* Activity:
With the pictures left out, return exactly the lines from the one containing "family: Bovidae" through the end of the listing below.

- - - -

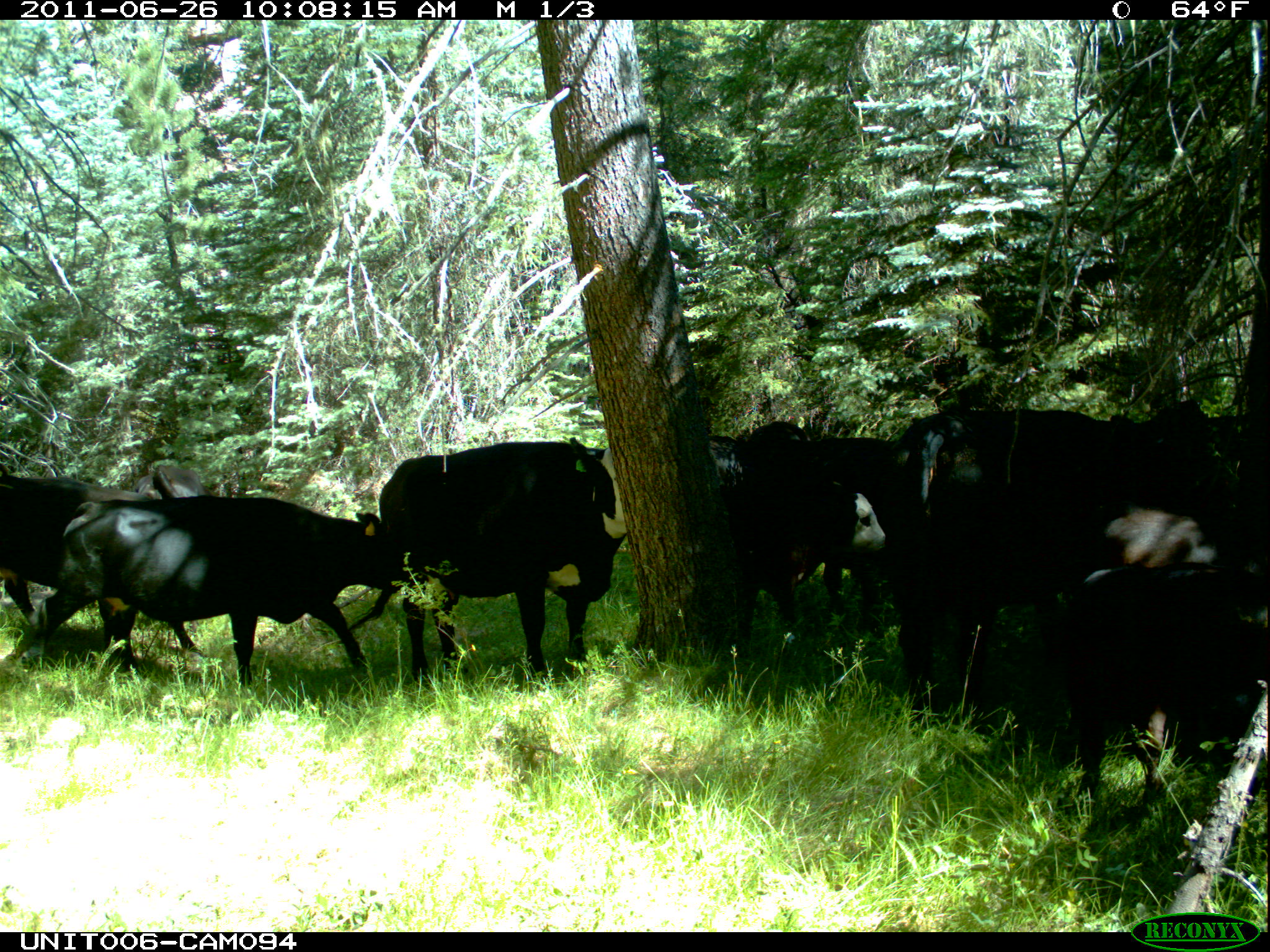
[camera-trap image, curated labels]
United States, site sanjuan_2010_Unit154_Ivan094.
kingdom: Animalia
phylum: Chordata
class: Mammalia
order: Artiodactyla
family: Bovidae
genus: Bos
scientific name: Bos taurus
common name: domestic cow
Bos taurus (domestic cow).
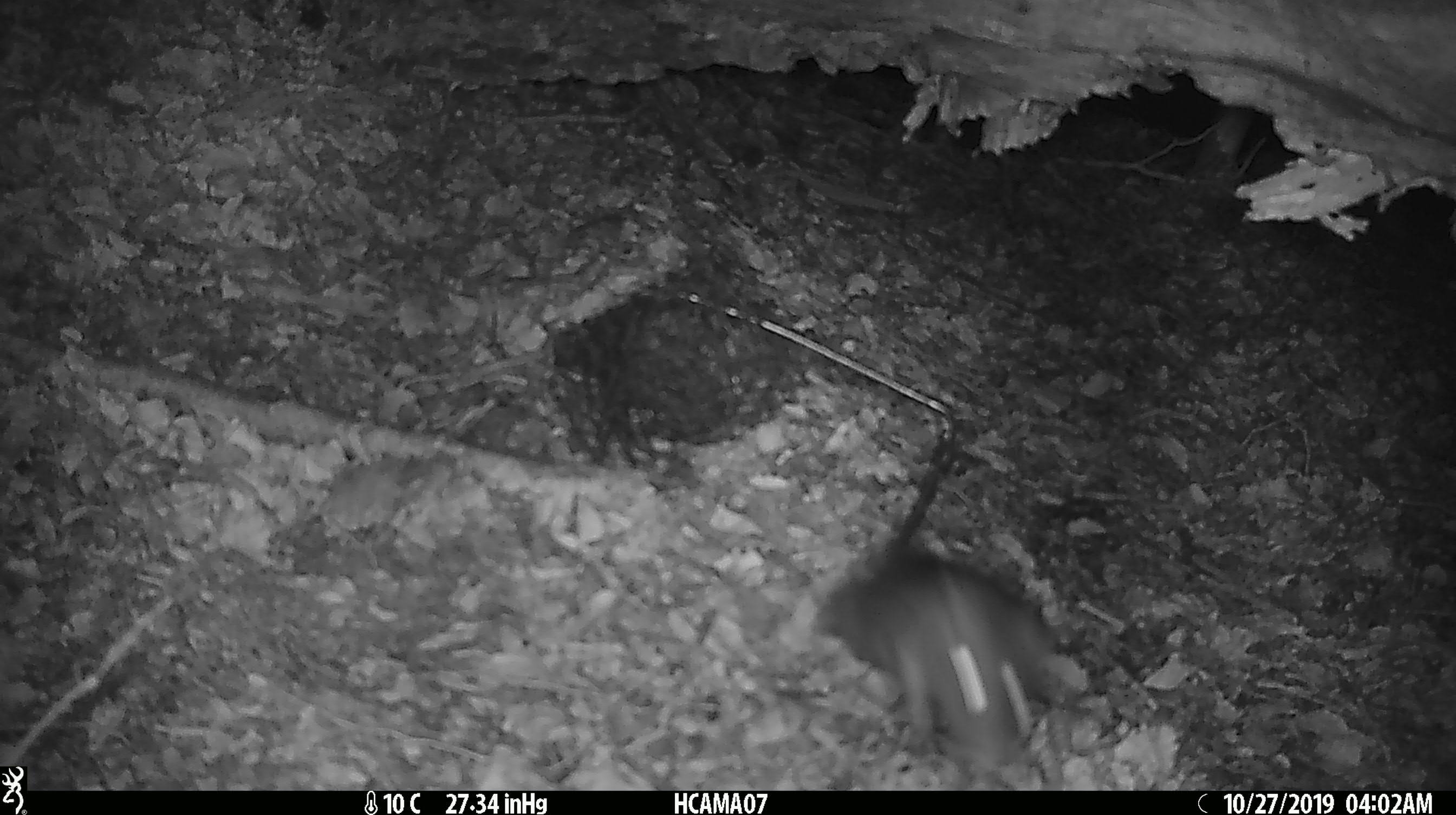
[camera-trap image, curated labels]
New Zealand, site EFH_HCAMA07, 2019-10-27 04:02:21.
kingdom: Animalia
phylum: Chordata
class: Mammalia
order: Rodentia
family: Muridae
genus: Rattus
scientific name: Rattus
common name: rat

- - - -

* Expected answer:
family: Bovidae
genus: Bos
scientific name: Bos taurus
common name: domestic cow
Bos taurus (domestic cow).
[camera-trap image, curated labels]
New Zealand, site EFH_HCAMA07, 2019-10-27 04:02:21.
kingdom: Animalia
phylum: Chordata
class: Mammalia
order: Rodentia
family: Muridae
genus: Rattus
scientific name: Rattus
common name: rat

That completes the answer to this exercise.